Items from a dataset:
* * *
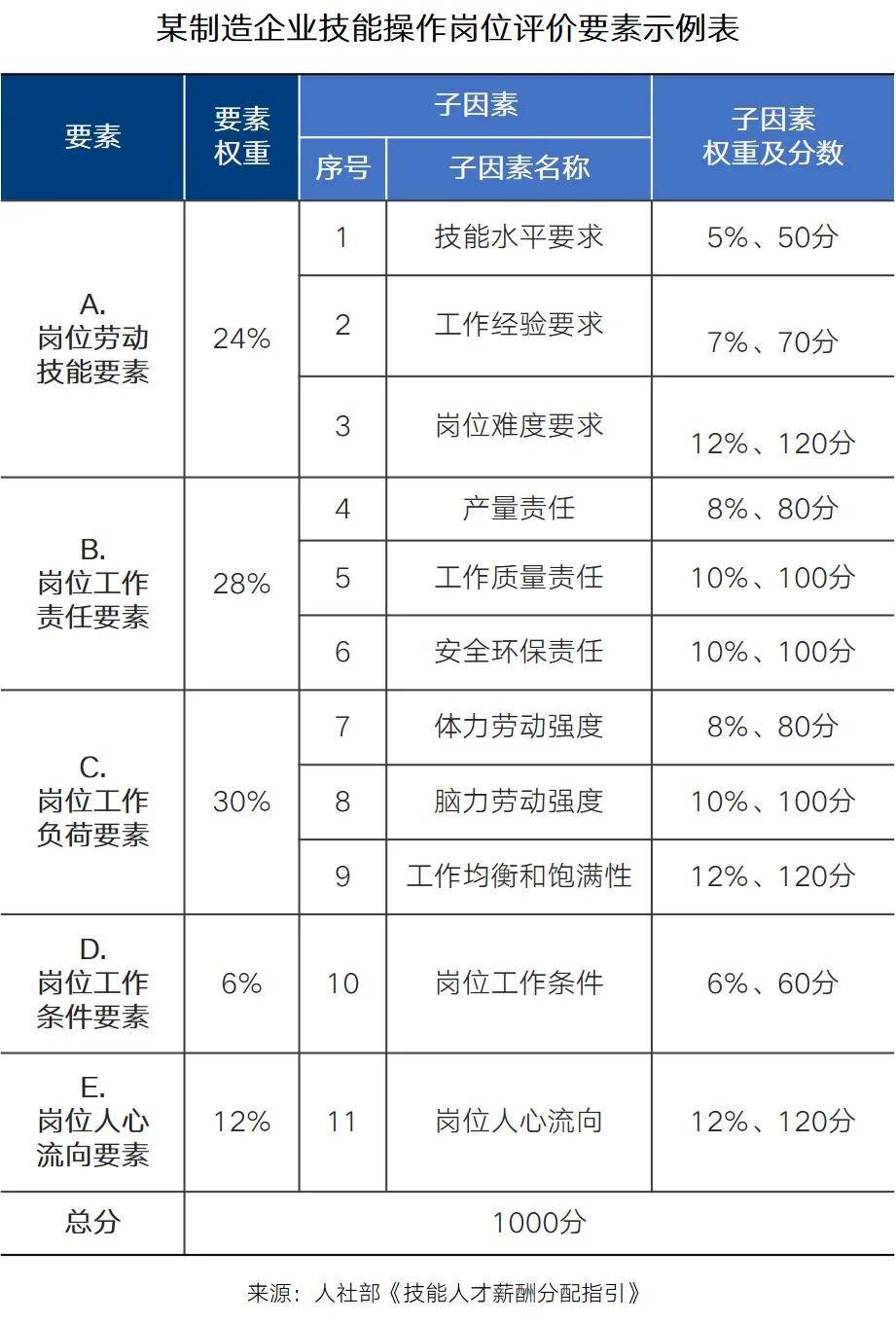 某制造企业技能操作岗位评价要素示例表

| 要素 | 要素权重 | 子因素 |  | 子因素权重及分数 |
|---|---|---|---|---|
|  |  | 序号 | 子因素名称 |  |
| A.岗位劳动技能要素 | 24% | 1 | 技能水平要求 | 5%、50分 |
|  |  | 2 | 工作经验要求 | 7%、70分 |
|  |  | 3 | 岗位难度要求 | 12%、120分 |
| B.岗位工作责任要素 | 28% | 4 | 产量责任 | 8%、80分 |
|  |  | 5 | 工作质量责任 | 10%、100分 |
|  |  | 6 | 安全环保责任 | 10%、100分 |
| C.岗位工作负荷要素 | 30% | 7 | 体力劳动强度 | 8%、80分 |
|  |  | 8 | 脑力劳动强度 | 10%、100分 |
|  |  | 9 | 工作均衡和饱满性 | 12%、120分 |
| D.岗位工作条件要素 | 6% | 10 | 岗位工作条件 | 6%、60分 |
| E.岗位人心流向要素 | 12% | 11 | 岗位人心流向 | 12%、120分 |
| 总分 | 1000分 |  |  |  |

来源：人社部《技能人才薪酬分配指引》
* * *
Instructions to follow: Without the pictures, repeat every record above exactly as written.

Response area:
 某制造企业技能操作岗位评价要素示例表

| 要素 | 要素权重 | 子因素 |  | 子因素权重及分数 |
|---|---|---|---|---|
|  |  | 序号 | 子因素名称 |  |
| A.岗位劳动技能要素 | 24% | 1 | 技能水平要求 | 5%、50分 |
|  |  | 2 | 工作经验要求 | 7%、70分 |
|  |  | 3 | 岗位难度要求 | 12%、120分 |
| B.岗位工作责任要素 | 28% | 4 | 产量责任 | 8%、80分 |
|  |  | 5 | 工作质量责任 | 10%、100分 |
|  |  | 6 | 安全环保责任 | 10%、100分 |
| C.岗位工作负荷要素 | 30% | 7 | 体力劳动强度 | 8%、80分 |
|  |  | 8 | 脑力劳动强度 | 10%、100分 |
|  |  | 9 | 工作均衡和饱满性 | 12%、120分 |
| D.岗位工作条件要素 | 6% | 10 | 岗位工作条件 | 6%、60分 |
| E.岗位人心流向要素 | 12% | 11 | 岗位人心流向 | 12%、120分 |
| 总分 | 1000分 |  |  |  |

来源：人社部《技能人才薪酬分配指引》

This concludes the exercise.